>> Start Selected extract

Re: Plumbing explicit synchronization through the Linux ecosystem

[Date Prev][Date Next][Thread Prev][Thread Next][Date Index][Thread Index]

 



On Wed, Mar 11, 2020 at 12:31 PM Jason Ekstrand <jason@xxxxxxxxxxxxxx> wrote:
>
> All,
>
> Sorry for casting such a broad net with this one. I'm sure most people
> who reply will get at least one mailing list rejection.  However, this
> is an issue that affects a LOT of components and that's why it's
> thorny to begin with.  Please pardon the length of this e-mail as
> well; I promise there's a concrete point/proposal at the end.
>
>
> Explicit synchronization is the future of graphics and media.  At
> least, that seems to be the consensus among all the graphics people
> I've talked to.  I had a chat with one of the lead Android graphics
> engineers recently who told me that doing explicit sync from the start
> was one of the best engineering decisions Android ever made.  It's
> also the direction being taken by more modern APIs such as Vulkan.

>> End Selected extract
>> Start Records

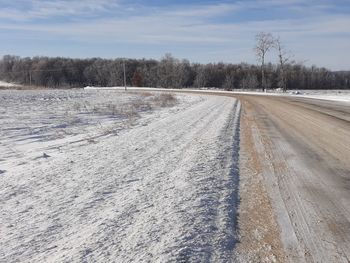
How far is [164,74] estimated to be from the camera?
11169 centimetres

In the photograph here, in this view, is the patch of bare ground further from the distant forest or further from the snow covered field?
the distant forest

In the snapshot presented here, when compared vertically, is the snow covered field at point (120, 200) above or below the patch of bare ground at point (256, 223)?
above

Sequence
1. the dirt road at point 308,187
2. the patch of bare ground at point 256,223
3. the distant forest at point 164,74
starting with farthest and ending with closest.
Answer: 1. the distant forest at point 164,74
2. the dirt road at point 308,187
3. the patch of bare ground at point 256,223

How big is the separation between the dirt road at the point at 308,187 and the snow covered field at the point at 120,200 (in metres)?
0.62

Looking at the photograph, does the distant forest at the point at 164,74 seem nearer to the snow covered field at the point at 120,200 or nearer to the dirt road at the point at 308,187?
the dirt road at the point at 308,187

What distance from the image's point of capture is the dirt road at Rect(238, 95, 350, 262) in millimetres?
4543

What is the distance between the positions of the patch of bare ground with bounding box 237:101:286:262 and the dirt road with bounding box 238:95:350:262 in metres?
0.06

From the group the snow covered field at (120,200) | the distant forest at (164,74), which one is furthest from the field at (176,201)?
the distant forest at (164,74)

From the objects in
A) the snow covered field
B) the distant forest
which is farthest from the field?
the distant forest

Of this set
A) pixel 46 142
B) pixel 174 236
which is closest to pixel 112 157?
pixel 46 142

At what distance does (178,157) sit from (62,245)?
502 centimetres

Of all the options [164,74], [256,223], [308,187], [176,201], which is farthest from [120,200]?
[164,74]

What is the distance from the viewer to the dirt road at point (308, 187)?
454 centimetres

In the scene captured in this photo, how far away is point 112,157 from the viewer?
9.38 meters
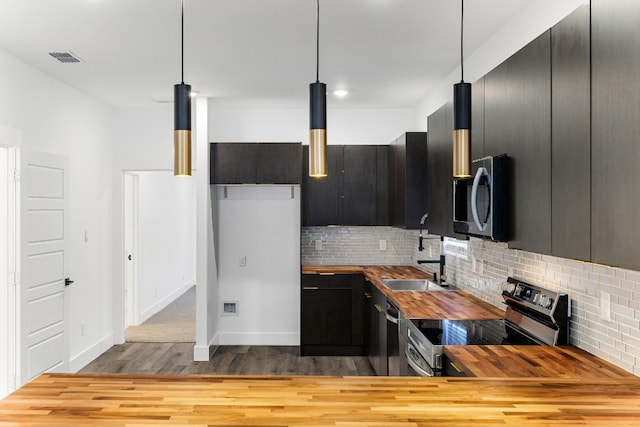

>> End Records

Exercise instructions:
a: Answer these items about the mailing-list post on explicit synchronization briefly, one per line:
(i) On what day and date was the quoted message written?
(ii) Who told the writer that doing explicit sync from the start was one of Android's best engineering decisions?
(iii) Which modern API is named as taking the same direction?
b: Carry on the mailing-list post on explicit synchronization from the point where it stops.

Outputs:
a:
(i) Wednesday, March 11, 2020
(ii) One of the lead Android graphics engineers
(iii) Vulkan

b:
>
>
> ## What are implicit and explicit synchronization?
>
> For those that aren't familiar with this space, GPUs, media encoders,
> etc. are massively parallel and synchronization of some form is
> required to ensure that everything happens in the right order and
> avoid data races.  Implicit synchronization is when bits of work (3D,
> compute, video encode, etc.) are implicitly based on the absolute
> CPU-time order in which API calls occur.  Explicit synchronization is
> when the client (whatever that means in any given context) provides
> the dependency graph explicitly via some sort of synchronization
> primitives.  If you're still confused, consider the following
> examples:
>
> With OpenGL and EGL, almost everything is implicit sync.  Say you have
> two OpenGL contexts sharing an image where one writes to it and the
> other textures from it.  The way the OpenGL spec works, the client has
> to make the API calls to render to the image before (in CPU time) it
> makes the API calls which texture from the image.  As long as it does
> this (and maybe inserts a glFlush?), the driver will ensure that the
> rendering completes before the texturing happens and you get correct
> contents.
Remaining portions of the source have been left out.